--- Extracted data ---

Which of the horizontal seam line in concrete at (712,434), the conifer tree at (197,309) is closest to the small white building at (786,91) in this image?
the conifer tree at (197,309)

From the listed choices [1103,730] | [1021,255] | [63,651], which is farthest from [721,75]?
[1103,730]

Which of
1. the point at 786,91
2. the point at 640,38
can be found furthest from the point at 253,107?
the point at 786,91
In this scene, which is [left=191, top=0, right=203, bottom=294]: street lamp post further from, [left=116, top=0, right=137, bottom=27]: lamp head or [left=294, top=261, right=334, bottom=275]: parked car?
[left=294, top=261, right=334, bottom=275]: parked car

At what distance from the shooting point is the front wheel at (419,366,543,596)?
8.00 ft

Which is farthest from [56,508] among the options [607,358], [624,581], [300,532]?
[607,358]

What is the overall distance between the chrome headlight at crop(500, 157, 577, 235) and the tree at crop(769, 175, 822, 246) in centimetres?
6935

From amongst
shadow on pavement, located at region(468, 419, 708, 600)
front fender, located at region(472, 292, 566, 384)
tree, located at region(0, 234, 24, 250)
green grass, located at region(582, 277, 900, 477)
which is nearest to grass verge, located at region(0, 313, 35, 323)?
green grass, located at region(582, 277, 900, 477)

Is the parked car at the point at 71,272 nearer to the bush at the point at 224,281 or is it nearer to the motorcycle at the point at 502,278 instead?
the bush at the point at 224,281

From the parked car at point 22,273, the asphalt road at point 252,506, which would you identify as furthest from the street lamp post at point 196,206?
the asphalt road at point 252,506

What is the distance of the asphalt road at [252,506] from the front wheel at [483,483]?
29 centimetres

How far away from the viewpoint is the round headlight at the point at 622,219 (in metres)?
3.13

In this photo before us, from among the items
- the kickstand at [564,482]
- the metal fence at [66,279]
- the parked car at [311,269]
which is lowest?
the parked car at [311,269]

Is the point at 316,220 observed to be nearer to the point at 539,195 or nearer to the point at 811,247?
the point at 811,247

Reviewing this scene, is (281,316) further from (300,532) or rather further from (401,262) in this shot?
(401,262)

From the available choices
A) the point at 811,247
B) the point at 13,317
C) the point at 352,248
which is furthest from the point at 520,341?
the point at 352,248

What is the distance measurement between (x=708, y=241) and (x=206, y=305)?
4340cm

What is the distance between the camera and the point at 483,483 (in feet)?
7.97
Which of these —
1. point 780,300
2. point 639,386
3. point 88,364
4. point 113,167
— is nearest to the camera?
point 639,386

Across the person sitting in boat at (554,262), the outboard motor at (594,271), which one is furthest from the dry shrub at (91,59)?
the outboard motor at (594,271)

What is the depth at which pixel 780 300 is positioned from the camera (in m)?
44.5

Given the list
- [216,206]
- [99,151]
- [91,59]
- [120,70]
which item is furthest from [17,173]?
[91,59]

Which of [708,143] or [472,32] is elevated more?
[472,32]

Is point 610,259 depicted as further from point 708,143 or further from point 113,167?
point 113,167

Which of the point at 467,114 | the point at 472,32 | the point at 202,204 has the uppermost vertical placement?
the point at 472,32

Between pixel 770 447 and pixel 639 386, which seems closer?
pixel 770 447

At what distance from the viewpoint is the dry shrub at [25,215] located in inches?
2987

---

**Task statement:**
Rewrite the lines above so that each "dry shrub" becomes "dead bush", leaving everything else unchanged.

**Solution to the problem:**
Which of the horizontal seam line in concrete at (712,434), the conifer tree at (197,309) is closest to the small white building at (786,91) in this image?
the conifer tree at (197,309)

From the listed choices [1103,730] | [1021,255] | [63,651], which is farthest from [721,75]?
[1103,730]

Which of
1. the point at 786,91
2. the point at 640,38
can be found furthest from the point at 253,107?
the point at 786,91
In this scene, which is [left=191, top=0, right=203, bottom=294]: street lamp post further from, [left=116, top=0, right=137, bottom=27]: lamp head or [left=294, top=261, right=334, bottom=275]: parked car?
[left=294, top=261, right=334, bottom=275]: parked car

At what distance from the shooting point is the front wheel at (419,366,543,596)?
8.00 ft

Which is farthest from [56,508] among the options [607,358], [624,581], [300,532]?
[607,358]

What is the overall distance between the chrome headlight at crop(500, 157, 577, 235) and the tree at crop(769, 175, 822, 246) in centimetres?
6935

From amongst
shadow on pavement, located at region(468, 419, 708, 600)
front fender, located at region(472, 292, 566, 384)
tree, located at region(0, 234, 24, 250)
green grass, located at region(582, 277, 900, 477)
which is nearest to grass verge, located at region(0, 313, 35, 323)?
green grass, located at region(582, 277, 900, 477)

Is the parked car at the point at 71,272 nearer to the bush at the point at 224,281 or is it nearer to the motorcycle at the point at 502,278 instead?
the bush at the point at 224,281

From the parked car at point 22,273, the asphalt road at point 252,506, which would you identify as furthest from the street lamp post at point 196,206?
the asphalt road at point 252,506

What is the distance of the asphalt road at [252,506] from the front wheel at [483,483]?
29 centimetres

How far away from the viewpoint is the round headlight at the point at 622,219 (in metres)?
3.13

In this photo before us, from among the items
- the kickstand at [564,482]
- the metal fence at [66,279]
- the parked car at [311,269]
which is lowest?
the parked car at [311,269]

Is the point at 316,220 observed to be nearer to the point at 539,195 or nearer to the point at 811,247?
the point at 811,247

Reviewing this scene, is (281,316) further from (300,532) or rather further from (401,262) in this shot?
(401,262)

From the available choices
A) the point at 811,247
B) the point at 13,317
C) the point at 352,248
which is furthest from the point at 520,341?
the point at 352,248

What is the distance measurement between (x=708, y=241) and (x=206, y=305)?
4340cm

What is the distance between the camera and the point at 483,483 (in feet)?
7.97
Which of these —
1. point 780,300
2. point 639,386
3. point 88,364
4. point 113,167
— is nearest to the camera?
point 639,386

Across the person sitting in boat at (554,262), the outboard motor at (594,271), which one is furthest from the dead bush at (91,59)?
the outboard motor at (594,271)

What is the depth at which pixel 780 300 is positioned from the camera (in m)?
44.5

Given the list
- [216,206]
- [99,151]
- [91,59]
- [120,70]
which item is furthest from [17,173]?
[91,59]

Which of [708,143] or [472,32] is elevated more?
[472,32]

Is point 610,259 depicted as further from point 708,143 or further from point 113,167?
point 113,167

Which of the point at 467,114 | the point at 472,32 | the point at 202,204 has the uppermost vertical placement?
the point at 472,32

Between pixel 770 447 and pixel 639 386, which seems closer?
pixel 770 447

At what distance from the viewpoint is the dead bush at [25,215] located in inches?
2987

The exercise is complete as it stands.